#### [Extracted text]
Heinrich Himmler was Reichsfuhrer-SS, head of the Gestapo and the Waffen-SS, Nazi Minister of the Interior from 1943 to 1945 and organizer of the mass murder of Jews in the Third Reich.

Himmler was born on October 7, 1900 in Munich, Germany. The son of a pious, authoritarian Roman Catholic schoolmaster who had once been tutor to the Bavarian Crown Prince, Himmler was educated at a secondary school in Landshut. He served as an officer cadet in the Eleventh Bavarian Regiment at the end of World War I, later obtaining a diploma in agriculture from Munich Technical High School where he studied from 1918 to 1922.

After working briefly as a salesman for a firm of fertilizer manufacturers, the young Himmler joined a para-military, nationalist organization and participated in the Munich Beer-Hall putsch of November 1923 as standard-bearer at the side of Ernst Rohm, Secretary to Gregor Strasser and his deputy district leader in Bavaria, Swabia and the Palatinate, he was also acting propaganda leader of the NSDAP from 1925 to 1930.

After marrying Margarete Boden in 1927, Himmler returned to poultry farming for a time but was singularly unsuccessful in the business of raising chickens. In January 1929, he was appointed head of Hitler’s personal bodyguard, the black-shirted Schutzstaffel (SS), at that time a small body of 200 men which was subsequently to become under his leadership an all-embracing empire within the Nazi State.

Elected in 1930 to the Reichstag as Nazi deputy for Weser-Ems, Himmler concentrated on extending SS membership – which reached 52,000 by 1933 – and securing its independence from control by Rohm’s SA, to which it was initially subordinated. He organized the Security Service (SD) under Reinhard Heydrich, originally an ideological intelligence service of the Party, and together the two men ensured that the Nazis consolidated their power over Bavaria in 1933.

In March 1933, Himmler was appointed Munich Police President and shortly afterwards he became Commander of the political police throughout Bavaria. In September 1933, he was made Commander of all political police units outside Prussia and, though formally under Hermann Goering, became head of the Prussian Police and Gestapo on April 20, 1934.

#### [Direction]
Reproduce the biographical passage on Heinrich Himmler above in full, word for word.

#### [Data]
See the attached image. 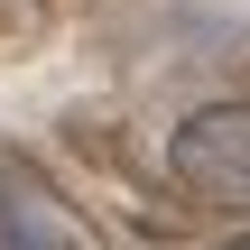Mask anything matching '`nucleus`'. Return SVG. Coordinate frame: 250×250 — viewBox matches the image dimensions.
I'll return each instance as SVG.
<instances>
[{"label":"nucleus","mask_w":250,"mask_h":250,"mask_svg":"<svg viewBox=\"0 0 250 250\" xmlns=\"http://www.w3.org/2000/svg\"><path fill=\"white\" fill-rule=\"evenodd\" d=\"M167 167L213 195V204H250V102H213L167 139Z\"/></svg>","instance_id":"1"},{"label":"nucleus","mask_w":250,"mask_h":250,"mask_svg":"<svg viewBox=\"0 0 250 250\" xmlns=\"http://www.w3.org/2000/svg\"><path fill=\"white\" fill-rule=\"evenodd\" d=\"M0 250H65V223L28 186H0Z\"/></svg>","instance_id":"2"}]
</instances>
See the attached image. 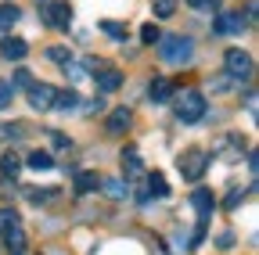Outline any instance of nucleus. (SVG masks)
I'll return each mask as SVG.
<instances>
[{
  "label": "nucleus",
  "instance_id": "1",
  "mask_svg": "<svg viewBox=\"0 0 259 255\" xmlns=\"http://www.w3.org/2000/svg\"><path fill=\"white\" fill-rule=\"evenodd\" d=\"M158 54L169 65H187L194 58V40L191 36H166V40H158Z\"/></svg>",
  "mask_w": 259,
  "mask_h": 255
},
{
  "label": "nucleus",
  "instance_id": "2",
  "mask_svg": "<svg viewBox=\"0 0 259 255\" xmlns=\"http://www.w3.org/2000/svg\"><path fill=\"white\" fill-rule=\"evenodd\" d=\"M205 112H209V105H205V97H202L198 90L177 93V119H180V122H198Z\"/></svg>",
  "mask_w": 259,
  "mask_h": 255
},
{
  "label": "nucleus",
  "instance_id": "3",
  "mask_svg": "<svg viewBox=\"0 0 259 255\" xmlns=\"http://www.w3.org/2000/svg\"><path fill=\"white\" fill-rule=\"evenodd\" d=\"M40 15L51 29H69V22H72L69 0H40Z\"/></svg>",
  "mask_w": 259,
  "mask_h": 255
},
{
  "label": "nucleus",
  "instance_id": "4",
  "mask_svg": "<svg viewBox=\"0 0 259 255\" xmlns=\"http://www.w3.org/2000/svg\"><path fill=\"white\" fill-rule=\"evenodd\" d=\"M205 166H209V155H205V151H194V147H191V151L180 155V173H184V180H191V183L202 180Z\"/></svg>",
  "mask_w": 259,
  "mask_h": 255
},
{
  "label": "nucleus",
  "instance_id": "5",
  "mask_svg": "<svg viewBox=\"0 0 259 255\" xmlns=\"http://www.w3.org/2000/svg\"><path fill=\"white\" fill-rule=\"evenodd\" d=\"M223 65H227V76H234V79H245L252 72V54L241 50V47H231L223 54Z\"/></svg>",
  "mask_w": 259,
  "mask_h": 255
},
{
  "label": "nucleus",
  "instance_id": "6",
  "mask_svg": "<svg viewBox=\"0 0 259 255\" xmlns=\"http://www.w3.org/2000/svg\"><path fill=\"white\" fill-rule=\"evenodd\" d=\"M54 86H47V83H29V105L36 108V112H51V105H54Z\"/></svg>",
  "mask_w": 259,
  "mask_h": 255
},
{
  "label": "nucleus",
  "instance_id": "7",
  "mask_svg": "<svg viewBox=\"0 0 259 255\" xmlns=\"http://www.w3.org/2000/svg\"><path fill=\"white\" fill-rule=\"evenodd\" d=\"M122 86V72L119 69H97V90L101 93H112Z\"/></svg>",
  "mask_w": 259,
  "mask_h": 255
},
{
  "label": "nucleus",
  "instance_id": "8",
  "mask_svg": "<svg viewBox=\"0 0 259 255\" xmlns=\"http://www.w3.org/2000/svg\"><path fill=\"white\" fill-rule=\"evenodd\" d=\"M241 15H234V11H227V15H220L216 18V33L220 36H234V33H241Z\"/></svg>",
  "mask_w": 259,
  "mask_h": 255
},
{
  "label": "nucleus",
  "instance_id": "9",
  "mask_svg": "<svg viewBox=\"0 0 259 255\" xmlns=\"http://www.w3.org/2000/svg\"><path fill=\"white\" fill-rule=\"evenodd\" d=\"M4 244H8V251H11V255H22V251H25V230L18 227V223L4 230Z\"/></svg>",
  "mask_w": 259,
  "mask_h": 255
},
{
  "label": "nucleus",
  "instance_id": "10",
  "mask_svg": "<svg viewBox=\"0 0 259 255\" xmlns=\"http://www.w3.org/2000/svg\"><path fill=\"white\" fill-rule=\"evenodd\" d=\"M191 205H194V212L202 216V223H205V219H209V212L216 209V201H212L209 190H194V194H191Z\"/></svg>",
  "mask_w": 259,
  "mask_h": 255
},
{
  "label": "nucleus",
  "instance_id": "11",
  "mask_svg": "<svg viewBox=\"0 0 259 255\" xmlns=\"http://www.w3.org/2000/svg\"><path fill=\"white\" fill-rule=\"evenodd\" d=\"M25 50H29V43H25V40H18V36L4 40V47H0V54H4L8 61H22V58H25Z\"/></svg>",
  "mask_w": 259,
  "mask_h": 255
},
{
  "label": "nucleus",
  "instance_id": "12",
  "mask_svg": "<svg viewBox=\"0 0 259 255\" xmlns=\"http://www.w3.org/2000/svg\"><path fill=\"white\" fill-rule=\"evenodd\" d=\"M130 130V108H115L108 115V133H126Z\"/></svg>",
  "mask_w": 259,
  "mask_h": 255
},
{
  "label": "nucleus",
  "instance_id": "13",
  "mask_svg": "<svg viewBox=\"0 0 259 255\" xmlns=\"http://www.w3.org/2000/svg\"><path fill=\"white\" fill-rule=\"evenodd\" d=\"M79 105V93L76 90H65V93H54V112H69V108H76Z\"/></svg>",
  "mask_w": 259,
  "mask_h": 255
},
{
  "label": "nucleus",
  "instance_id": "14",
  "mask_svg": "<svg viewBox=\"0 0 259 255\" xmlns=\"http://www.w3.org/2000/svg\"><path fill=\"white\" fill-rule=\"evenodd\" d=\"M18 18H22V11H18L15 4H0V33H8Z\"/></svg>",
  "mask_w": 259,
  "mask_h": 255
},
{
  "label": "nucleus",
  "instance_id": "15",
  "mask_svg": "<svg viewBox=\"0 0 259 255\" xmlns=\"http://www.w3.org/2000/svg\"><path fill=\"white\" fill-rule=\"evenodd\" d=\"M122 169H126L130 176L141 173V155H137V147H122Z\"/></svg>",
  "mask_w": 259,
  "mask_h": 255
},
{
  "label": "nucleus",
  "instance_id": "16",
  "mask_svg": "<svg viewBox=\"0 0 259 255\" xmlns=\"http://www.w3.org/2000/svg\"><path fill=\"white\" fill-rule=\"evenodd\" d=\"M169 93H173V86H169L166 79H158V76L151 79V86H148V97H151V101H166Z\"/></svg>",
  "mask_w": 259,
  "mask_h": 255
},
{
  "label": "nucleus",
  "instance_id": "17",
  "mask_svg": "<svg viewBox=\"0 0 259 255\" xmlns=\"http://www.w3.org/2000/svg\"><path fill=\"white\" fill-rule=\"evenodd\" d=\"M54 166V158H51V151H29V169H51Z\"/></svg>",
  "mask_w": 259,
  "mask_h": 255
},
{
  "label": "nucleus",
  "instance_id": "18",
  "mask_svg": "<svg viewBox=\"0 0 259 255\" xmlns=\"http://www.w3.org/2000/svg\"><path fill=\"white\" fill-rule=\"evenodd\" d=\"M148 194H158V198L169 194V183H166V176H162V173H151V176H148Z\"/></svg>",
  "mask_w": 259,
  "mask_h": 255
},
{
  "label": "nucleus",
  "instance_id": "19",
  "mask_svg": "<svg viewBox=\"0 0 259 255\" xmlns=\"http://www.w3.org/2000/svg\"><path fill=\"white\" fill-rule=\"evenodd\" d=\"M18 166H22V162H18V155H15V151H8L4 158H0V173H4V176H18V173H22Z\"/></svg>",
  "mask_w": 259,
  "mask_h": 255
},
{
  "label": "nucleus",
  "instance_id": "20",
  "mask_svg": "<svg viewBox=\"0 0 259 255\" xmlns=\"http://www.w3.org/2000/svg\"><path fill=\"white\" fill-rule=\"evenodd\" d=\"M97 183H101V180H97L94 173H76V190H79V194H87V190H94Z\"/></svg>",
  "mask_w": 259,
  "mask_h": 255
},
{
  "label": "nucleus",
  "instance_id": "21",
  "mask_svg": "<svg viewBox=\"0 0 259 255\" xmlns=\"http://www.w3.org/2000/svg\"><path fill=\"white\" fill-rule=\"evenodd\" d=\"M11 97H15V83L11 79H0V112L11 105Z\"/></svg>",
  "mask_w": 259,
  "mask_h": 255
},
{
  "label": "nucleus",
  "instance_id": "22",
  "mask_svg": "<svg viewBox=\"0 0 259 255\" xmlns=\"http://www.w3.org/2000/svg\"><path fill=\"white\" fill-rule=\"evenodd\" d=\"M101 29H105L112 40H126V29H122L119 22H112V18H105V22H101Z\"/></svg>",
  "mask_w": 259,
  "mask_h": 255
},
{
  "label": "nucleus",
  "instance_id": "23",
  "mask_svg": "<svg viewBox=\"0 0 259 255\" xmlns=\"http://www.w3.org/2000/svg\"><path fill=\"white\" fill-rule=\"evenodd\" d=\"M177 11V0H155V18H169Z\"/></svg>",
  "mask_w": 259,
  "mask_h": 255
},
{
  "label": "nucleus",
  "instance_id": "24",
  "mask_svg": "<svg viewBox=\"0 0 259 255\" xmlns=\"http://www.w3.org/2000/svg\"><path fill=\"white\" fill-rule=\"evenodd\" d=\"M47 58H51V61H58V65H65V61H69L72 54H69V47H51V50H47Z\"/></svg>",
  "mask_w": 259,
  "mask_h": 255
},
{
  "label": "nucleus",
  "instance_id": "25",
  "mask_svg": "<svg viewBox=\"0 0 259 255\" xmlns=\"http://www.w3.org/2000/svg\"><path fill=\"white\" fill-rule=\"evenodd\" d=\"M15 223H18V216H15L11 209H4V212H0V230H8V227H15Z\"/></svg>",
  "mask_w": 259,
  "mask_h": 255
},
{
  "label": "nucleus",
  "instance_id": "26",
  "mask_svg": "<svg viewBox=\"0 0 259 255\" xmlns=\"http://www.w3.org/2000/svg\"><path fill=\"white\" fill-rule=\"evenodd\" d=\"M155 40H158V29L155 25H144L141 29V43H155Z\"/></svg>",
  "mask_w": 259,
  "mask_h": 255
},
{
  "label": "nucleus",
  "instance_id": "27",
  "mask_svg": "<svg viewBox=\"0 0 259 255\" xmlns=\"http://www.w3.org/2000/svg\"><path fill=\"white\" fill-rule=\"evenodd\" d=\"M11 83H15V86H29V83H32V76H29V72H25V69H18V72H15V79H11Z\"/></svg>",
  "mask_w": 259,
  "mask_h": 255
},
{
  "label": "nucleus",
  "instance_id": "28",
  "mask_svg": "<svg viewBox=\"0 0 259 255\" xmlns=\"http://www.w3.org/2000/svg\"><path fill=\"white\" fill-rule=\"evenodd\" d=\"M191 8H216V0H187Z\"/></svg>",
  "mask_w": 259,
  "mask_h": 255
},
{
  "label": "nucleus",
  "instance_id": "29",
  "mask_svg": "<svg viewBox=\"0 0 259 255\" xmlns=\"http://www.w3.org/2000/svg\"><path fill=\"white\" fill-rule=\"evenodd\" d=\"M51 140H54V147H69V137H61V133H51Z\"/></svg>",
  "mask_w": 259,
  "mask_h": 255
}]
</instances>
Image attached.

#### [Answer to the task]
Heinrich Himmler was Reichsfuhrer-SS, head of the Gestapo and the Waffen-SS, Nazi Minister of the Interior from 1943 to 1945 and organizer of the mass murder of Jews in the Third Reich.

Himmler was born on October 7, 1900 in Munich, Germany. The son of a pious, authoritarian Roman Catholic schoolmaster who had once been tutor to the Bavarian Crown Prince, Himmler was educated at a secondary school in Landshut. He served as an officer cadet in the Eleventh Bavarian Regiment at the end of World War I, later obtaining a diploma in agriculture from Munich Technical High School where he studied from 1918 to 1922.

After working briefly as a salesman for a firm of fertilizer manufacturers, the young Himmler joined a para-military, nationalist organization and participated in the Munich Beer-Hall putsch of November 1923 as standard-bearer at the side of Ernst Rohm, Secretary to Gregor Strasser and his deputy district leader in Bavaria, Swabia and the Palatinate, he was also acting propaganda leader of the NSDAP from 1925 to 1930.

After marrying Margarete Boden in 1927, Himmler returned to poultry farming for a time but was singularly unsuccessful in the business of raising chickens. In January 1929, he was appointed head of Hitler’s personal bodyguard, the black-shirted Schutzstaffel (SS), at that time a small body of 200 men which was subsequently to become under his leadership an all-embracing empire within the Nazi State.

Elected in 1930 to the Reichstag as Nazi deputy for Weser-Ems, Himmler concentrated on extending SS membership – which reached 52,000 by 1933 – and securing its independence from control by Rohm’s SA, to which it was initially subordinated. He organized the Security Service (SD) under Reinhard Heydrich, originally an ideological intelligence service of the Party, and together the two men ensured that the Nazis consolidated their power over Bavaria in 1933.

In March 1933, Himmler was appointed Munich Police President and shortly afterwards he became Commander of the political police throughout Bavaria. In September 1933, he was made Commander of all political police units outside Prussia and, though formally under Hermann Goering, became head of the Prussian Police and Gestapo on April 20, 1934.